* _Document extract_
- Opening Delimiter -
Note that this is a huge series with many seasons - at the moment I am only writing about the first season. This is a nice, cozy iyashikei slice-of-life anime. Iyashikei, or "healing-type," shows are ones depicting characters living happy, peaceful lives. They're also usually episodic, and if there is any drama, it's humanistic, grounded, and solved within the episode. Movies like My Neighbor Totoro, and shows like Aria the Animation, Flying Witch, and yes, Natsume's Book of Friends, are cornerstone shows of this style.

Aside from being flat-out comfy, Natsume's is also a franchise dependent on your interest in Japanese folklore and yokai. Personally, I love that shit. But, in the end, these thirteen episodes were not really enough to get me hooked on this franchise or anything. It's very solid, and apparently many, many people with taste that I trust enjoy it more than I did. But I found it difficult to care much about the main character, Natsume himself. Unfortunately, being voiced by the eternal master Kamiya Hiroshi (Koyomi Araragi, Izaya Orihara, SnK Levi) was not enough for me. And compared to shows like Aria, Natsume's Book doesn't present stories as interesting nor characters as lovable. Still, I recommend this show to anyone wanting something cozy, hopeful, and at least mildly thought-provoking.


Hiro

maybe I'll start doing write-ups of shows and other stuff too wrench;

Samus Aran

another update

Sakura Quest

This one...kinda means a lot to me, but I think people's mileage will vary. This is one of P.A. Works' "working adults" anime series, alongside Shirobako and Hanasaku Iroha. Whereas Shirobako is about the working lives of people at an anime studio, and Hanasaku Iroha is about maid service, Sakura Quest is about working for a tourism board that is struggling to revive a small town with a shrinking, aged population. It's about a lot of things that mean a lot to me. Like what it means to live in a rural place where everyone kinda helps everyone else. Or what it means to be stuck living in a small town of unchanging ideas and stubbornness. What it's like to live a life of unfulfillment and anxiety and settling on work, abandoning your dreams. Or coming to terms with your failures and re-evaluating those dreams. The sheer difficulty of navigating life in your late twenties and your thirties.

I loved it, and I highly recommend it. Most people seemed to like Shirobako more. Maybe it is a better show, I don't know, but I also don't think I care - I have to admit I love stories about towns like the one I grew up in.
- Closing Delimiter -
* _Dataset_
- Opening Delimiter -
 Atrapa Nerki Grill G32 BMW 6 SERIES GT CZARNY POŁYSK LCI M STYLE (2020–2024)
- Closing Delimiter -
- Opening Delimiter -
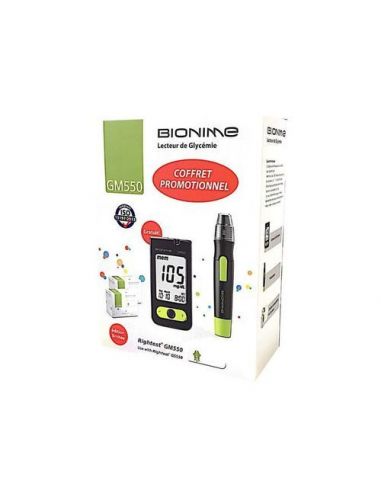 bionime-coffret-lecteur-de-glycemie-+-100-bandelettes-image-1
- Closing Delimiter -
- Opening Delimiter -
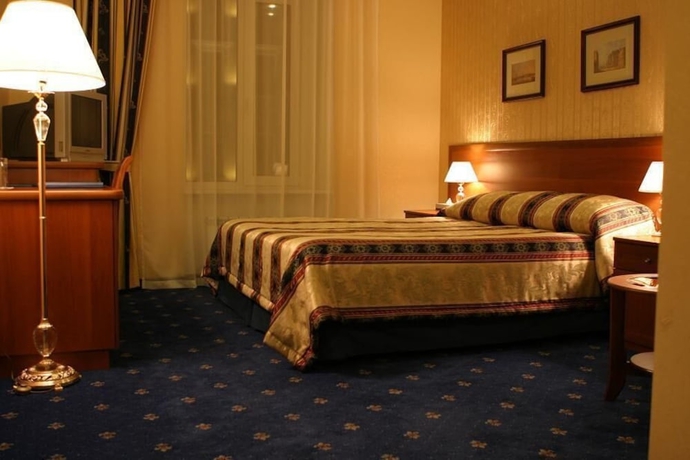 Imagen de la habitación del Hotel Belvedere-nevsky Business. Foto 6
- Closing Delimiter -
* _Task requirements_
- 1) Copy out the stretch of the anime write-ups from "This one...kinda means" through "and your thirties.".
- 2) Put this sentence from the anime write-ups into Spanish: "Still, I recommend this show to anyone wanting something cozy, hopeful, and at least mildly thought-provoking."
Work from the anime write-ups alone and leave the data aside.

* _Solved tasks_
- 1)
This one...kinda means a lot to me, but I think people's mileage will vary. This is one of P.A. Works' "working adults" anime series, alongside Shirobako and Hanasaku Iroha. Whereas Shirobako is about the working lives of people at an anime studio, and Hanasaku Iroha is about maid service, Sakura Quest is about working for a tourism board that is struggling to revive a small town with a shrinking, aged population. It's about a lot of things that mean a lot to me. Like what it means to live in a rural place where everyone kinda helps everyone else. Or what it means to be stuck living in a small town of unchanging ideas and stubbornness. What it's like to live a life of unfulfillment and anxiety and settling on work, abandoning your dreams. Or coming to terms with your failures and re-evaluating those dreams. The sheer difficulty of navigating life in your late twenties and your thirties.

- 2) Aun así, recomiendo esta serie a cualquiera que quiera algo acogedor, esperanzador y que al menos invite un poco a la reflexión.